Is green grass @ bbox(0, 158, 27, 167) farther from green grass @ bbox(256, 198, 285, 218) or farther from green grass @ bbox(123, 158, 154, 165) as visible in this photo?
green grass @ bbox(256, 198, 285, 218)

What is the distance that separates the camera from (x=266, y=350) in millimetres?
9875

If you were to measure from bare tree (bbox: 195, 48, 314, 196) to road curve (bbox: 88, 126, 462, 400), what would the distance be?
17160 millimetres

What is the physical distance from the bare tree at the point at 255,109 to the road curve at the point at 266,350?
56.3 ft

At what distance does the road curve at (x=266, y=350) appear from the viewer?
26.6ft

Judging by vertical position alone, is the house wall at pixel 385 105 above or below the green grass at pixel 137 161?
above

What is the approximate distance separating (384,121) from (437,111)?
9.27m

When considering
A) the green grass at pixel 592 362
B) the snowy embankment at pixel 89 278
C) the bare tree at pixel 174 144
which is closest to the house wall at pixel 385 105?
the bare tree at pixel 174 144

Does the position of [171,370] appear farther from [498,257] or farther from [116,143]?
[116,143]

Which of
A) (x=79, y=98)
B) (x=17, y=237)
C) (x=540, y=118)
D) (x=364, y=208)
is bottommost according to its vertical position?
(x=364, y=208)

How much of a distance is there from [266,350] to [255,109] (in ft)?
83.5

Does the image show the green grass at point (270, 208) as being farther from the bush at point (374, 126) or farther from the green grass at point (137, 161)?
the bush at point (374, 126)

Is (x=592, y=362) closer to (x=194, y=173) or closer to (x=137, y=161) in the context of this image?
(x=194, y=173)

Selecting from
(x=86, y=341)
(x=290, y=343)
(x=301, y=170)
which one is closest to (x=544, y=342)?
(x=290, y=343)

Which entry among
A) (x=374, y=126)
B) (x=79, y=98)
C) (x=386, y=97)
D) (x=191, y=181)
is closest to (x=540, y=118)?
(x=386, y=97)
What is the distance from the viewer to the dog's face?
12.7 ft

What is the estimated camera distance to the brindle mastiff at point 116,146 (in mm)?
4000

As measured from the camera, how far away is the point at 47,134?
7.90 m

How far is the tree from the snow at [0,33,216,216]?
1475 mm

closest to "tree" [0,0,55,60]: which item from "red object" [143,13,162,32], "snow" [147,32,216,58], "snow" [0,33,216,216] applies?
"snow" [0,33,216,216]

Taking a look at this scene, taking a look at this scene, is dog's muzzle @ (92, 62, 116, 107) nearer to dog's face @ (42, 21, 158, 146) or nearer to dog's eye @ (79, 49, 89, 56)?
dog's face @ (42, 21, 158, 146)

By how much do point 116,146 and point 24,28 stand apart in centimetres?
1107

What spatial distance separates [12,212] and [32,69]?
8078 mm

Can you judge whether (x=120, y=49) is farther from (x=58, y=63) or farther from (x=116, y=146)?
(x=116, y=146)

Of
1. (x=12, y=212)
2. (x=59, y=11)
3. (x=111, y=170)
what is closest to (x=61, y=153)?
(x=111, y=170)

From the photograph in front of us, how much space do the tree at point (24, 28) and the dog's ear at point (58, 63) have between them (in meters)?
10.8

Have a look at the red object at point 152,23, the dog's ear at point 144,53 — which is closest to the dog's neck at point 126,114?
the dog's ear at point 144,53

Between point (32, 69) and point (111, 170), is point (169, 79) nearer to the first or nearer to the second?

━━━━━━━━━━━━━━━━━━━━

* PROBLEM TO SOLVE
Emit the full listing verbatim.

* RESULT OF THE EXERCISE
Is green grass @ bbox(0, 158, 27, 167) farther from green grass @ bbox(256, 198, 285, 218) or farther from green grass @ bbox(123, 158, 154, 165) as visible in this photo?
green grass @ bbox(256, 198, 285, 218)

What is the distance that separates the camera from (x=266, y=350) in millimetres?
9875

If you were to measure from bare tree (bbox: 195, 48, 314, 196) to road curve (bbox: 88, 126, 462, 400), what would the distance be?
17160 millimetres

What is the physical distance from the bare tree at the point at 255,109 to the road curve at the point at 266,350?
56.3 ft

At what distance does the road curve at (x=266, y=350) appear from the viewer?
26.6ft

Judging by vertical position alone, is the house wall at pixel 385 105 above or below the green grass at pixel 137 161?
above

What is the approximate distance separating (384,121) from (437,111)?
9.27m

When considering
A) the green grass at pixel 592 362
B) the snowy embankment at pixel 89 278
C) the bare tree at pixel 174 144
which is closest to the house wall at pixel 385 105?
the bare tree at pixel 174 144

Does the position of [171,370] appear farther from [498,257] or farther from [116,143]?
[116,143]

Which of
A) (x=79, y=98)
B) (x=17, y=237)
C) (x=540, y=118)
D) (x=364, y=208)
is bottommost according to its vertical position?
(x=364, y=208)

How much of a distance is there from [266,350] to [255,109] (in ft)?
83.5

Does the image show the green grass at point (270, 208) as being farther from the bush at point (374, 126) or farther from the green grass at point (137, 161)?
the bush at point (374, 126)

Is (x=592, y=362) closer to (x=194, y=173) or closer to (x=137, y=161) in the context of this image?
(x=194, y=173)

Selecting from
(x=86, y=341)
(x=290, y=343)
(x=301, y=170)
which one is closest to (x=544, y=342)?
(x=290, y=343)

Which entry among
A) (x=374, y=126)
B) (x=79, y=98)
C) (x=386, y=97)
D) (x=191, y=181)
is closest to (x=540, y=118)?
(x=386, y=97)
What is the distance from the viewer to the dog's face?
12.7 ft

What is the estimated camera distance to the brindle mastiff at point 116,146 (in mm)?
4000

As measured from the camera, how far away is the point at 47,134?
7.90 m

How far is the tree from the snow at [0,33,216,216]?
1475 mm

closest to "tree" [0,0,55,60]: which item from "red object" [143,13,162,32], "snow" [147,32,216,58], "snow" [0,33,216,216] applies?
"snow" [0,33,216,216]

Taking a look at this scene, taking a look at this scene, is dog's muzzle @ (92, 62, 116, 107) nearer to dog's face @ (42, 21, 158, 146) or nearer to dog's eye @ (79, 49, 89, 56)?
dog's face @ (42, 21, 158, 146)

By how much do point 116,146 and point 24,28 stand apart in centimetres?
1107

What spatial distance separates [12,212] and [32,69]?
8078 mm

Can you judge whether (x=120, y=49) is farther from (x=58, y=63) or farther from (x=116, y=146)?
(x=116, y=146)

Of
1. (x=12, y=212)
2. (x=59, y=11)
3. (x=111, y=170)
what is closest to (x=61, y=153)?
(x=111, y=170)

From the photograph in front of us, how much space do the tree at point (24, 28) and the dog's ear at point (58, 63) have between them (in meters)?
10.8

Have a look at the red object at point 152,23, the dog's ear at point 144,53 — which is closest to the dog's neck at point 126,114?
the dog's ear at point 144,53

Between point (32, 69) and point (111, 170), is point (169, 79) nearer to the first or nearer to the second?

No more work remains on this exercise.